Dr. Alain Lawo-Sukam is an associate professor of Africana Studies and Hispanic Studies at Texas A&M University and is widely published both as a scholar and as a creative writer. He is the author of the trilingual poetry book Dream of Africa. Rêve d’Afrique. Sueño con África (2013), and the novel Mange-Mil y sus historias de tierra caliente (2017). His work addresses African experiences in the Hispanic Atlantic world and aims toward a vision of Afro-Hispanic studies that incorporates new frontiers of knowledge. He specializes in the history and cultures of Afro-descendants in the Americas, focusing in particular on the Afro-Argentinean, Afro-Colombian, and Afro-Cuban communities and experiences. He has written two scholarly books, La poesía de Guinea Ecuatorial en su contexto colonial y (trans)nacional (2019) and Hacia una poética afro-colombiana: el caso del Pacífico (2010). The recipient of numerous grants and awards in teaching and research, he is also the former chair of the African division of the Modern Language Association.
Spring 2019
Juan Tomás Ávila Laurel (Equatorial Guinea, West Africa) will visit Hofstra on April 10, 2019. He will conduct a writing workshop and will give a public lecture on activism and political dissidence in Africa.
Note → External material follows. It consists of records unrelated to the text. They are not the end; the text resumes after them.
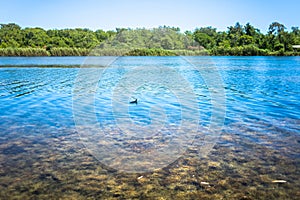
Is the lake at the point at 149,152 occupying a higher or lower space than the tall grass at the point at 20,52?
lower

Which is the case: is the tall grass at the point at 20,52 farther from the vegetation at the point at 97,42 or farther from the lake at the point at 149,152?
the lake at the point at 149,152

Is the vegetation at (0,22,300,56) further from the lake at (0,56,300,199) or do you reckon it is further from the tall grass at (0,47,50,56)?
the lake at (0,56,300,199)

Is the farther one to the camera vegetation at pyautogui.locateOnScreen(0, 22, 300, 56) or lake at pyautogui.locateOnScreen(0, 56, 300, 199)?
vegetation at pyautogui.locateOnScreen(0, 22, 300, 56)

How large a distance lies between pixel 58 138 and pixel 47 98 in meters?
10.6

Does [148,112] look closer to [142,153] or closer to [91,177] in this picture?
[142,153]

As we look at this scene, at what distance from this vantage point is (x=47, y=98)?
20906 millimetres

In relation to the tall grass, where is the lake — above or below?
below

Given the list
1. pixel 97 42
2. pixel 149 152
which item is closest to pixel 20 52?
pixel 97 42

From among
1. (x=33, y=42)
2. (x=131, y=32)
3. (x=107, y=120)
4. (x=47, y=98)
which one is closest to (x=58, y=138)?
(x=107, y=120)

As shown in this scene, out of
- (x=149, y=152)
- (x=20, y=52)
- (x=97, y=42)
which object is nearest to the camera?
(x=149, y=152)

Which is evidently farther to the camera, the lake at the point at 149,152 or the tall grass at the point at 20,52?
the tall grass at the point at 20,52

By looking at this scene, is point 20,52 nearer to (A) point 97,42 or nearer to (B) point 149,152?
(A) point 97,42

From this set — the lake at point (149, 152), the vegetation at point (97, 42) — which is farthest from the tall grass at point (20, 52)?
the lake at point (149, 152)

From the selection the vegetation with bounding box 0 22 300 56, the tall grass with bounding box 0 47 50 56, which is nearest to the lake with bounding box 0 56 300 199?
the vegetation with bounding box 0 22 300 56
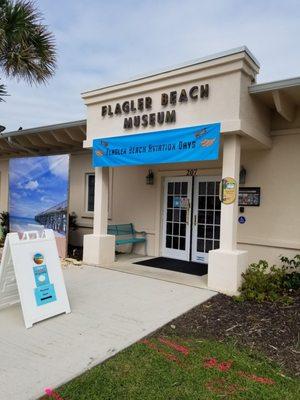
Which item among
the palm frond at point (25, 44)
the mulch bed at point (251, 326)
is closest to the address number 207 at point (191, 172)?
the mulch bed at point (251, 326)

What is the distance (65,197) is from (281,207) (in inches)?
209

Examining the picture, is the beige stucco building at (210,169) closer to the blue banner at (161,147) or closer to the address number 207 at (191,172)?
the address number 207 at (191,172)

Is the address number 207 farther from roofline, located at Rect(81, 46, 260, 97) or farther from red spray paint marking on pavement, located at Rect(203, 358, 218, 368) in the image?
red spray paint marking on pavement, located at Rect(203, 358, 218, 368)

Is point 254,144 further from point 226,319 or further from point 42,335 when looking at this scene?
point 42,335

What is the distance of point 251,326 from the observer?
4750 mm

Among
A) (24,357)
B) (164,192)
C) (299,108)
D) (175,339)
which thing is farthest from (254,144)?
(24,357)

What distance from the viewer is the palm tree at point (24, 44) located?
296 inches

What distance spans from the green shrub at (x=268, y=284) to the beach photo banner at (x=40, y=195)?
15.9 ft

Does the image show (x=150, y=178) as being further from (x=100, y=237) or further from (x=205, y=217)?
(x=100, y=237)

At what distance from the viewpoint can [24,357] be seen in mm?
3643

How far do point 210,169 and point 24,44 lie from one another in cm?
522

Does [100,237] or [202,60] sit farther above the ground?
[202,60]

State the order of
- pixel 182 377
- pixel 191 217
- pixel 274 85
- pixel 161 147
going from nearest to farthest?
pixel 182 377 → pixel 274 85 → pixel 161 147 → pixel 191 217

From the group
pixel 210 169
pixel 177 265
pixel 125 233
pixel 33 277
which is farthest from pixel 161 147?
pixel 33 277
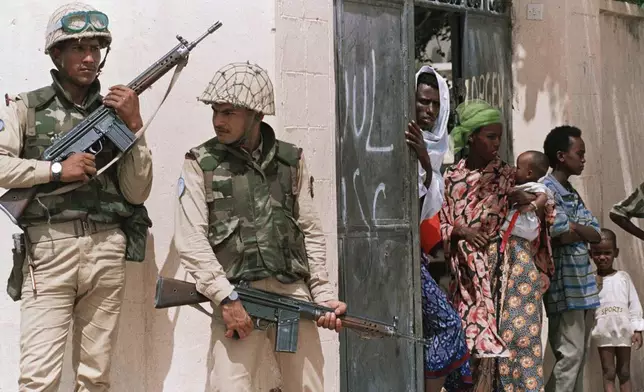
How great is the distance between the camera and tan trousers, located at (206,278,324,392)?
5.43 metres

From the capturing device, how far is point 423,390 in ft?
23.0

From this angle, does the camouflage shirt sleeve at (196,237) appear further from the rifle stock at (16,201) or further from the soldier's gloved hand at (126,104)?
the rifle stock at (16,201)

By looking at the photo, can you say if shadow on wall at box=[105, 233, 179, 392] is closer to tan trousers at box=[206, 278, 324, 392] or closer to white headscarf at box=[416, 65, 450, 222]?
tan trousers at box=[206, 278, 324, 392]

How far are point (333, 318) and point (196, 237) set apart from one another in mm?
716

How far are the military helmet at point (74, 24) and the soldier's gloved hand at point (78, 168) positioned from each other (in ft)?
1.67

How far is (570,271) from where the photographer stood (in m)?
7.51

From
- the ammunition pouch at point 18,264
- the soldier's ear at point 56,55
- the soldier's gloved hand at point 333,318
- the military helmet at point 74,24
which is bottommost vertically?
the soldier's gloved hand at point 333,318

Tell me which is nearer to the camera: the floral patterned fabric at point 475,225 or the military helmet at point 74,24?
the military helmet at point 74,24

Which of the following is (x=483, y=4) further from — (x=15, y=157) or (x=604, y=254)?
(x=15, y=157)

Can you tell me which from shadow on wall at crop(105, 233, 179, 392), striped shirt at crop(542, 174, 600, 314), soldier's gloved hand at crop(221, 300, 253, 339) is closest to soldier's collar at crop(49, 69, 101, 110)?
shadow on wall at crop(105, 233, 179, 392)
Juan Tomás Ávila Laurel is an internationally known writer, blogger, and activist from Equatorial Guinea, now living between Barcelona and Malabo because of his opposition to the 40-year-long dictatorship of Teodoro Obiang Nguema Mbasogo in his country (Obiang has been in office since he overthrew his uncle Francisco Macías Nguema from power in 1979). Ávila Laurel is the author of more than 20 books (novels, essays, poetry, plays, and short stories) which have been translated into numerous languages, including English, French, and Finnish. One of his latest novels, By Night the Mountain Burns (And Other Stories Press, 2014) narrates his childhood in the small South Atlantic island of Annobón, while The Gurugu Pledge (And Other Stories Press, 2017) tells the stories of African migrants in their attempt to arrive to the shores of Europe and provides a reflection on decolonization and dictatorships on the continent today.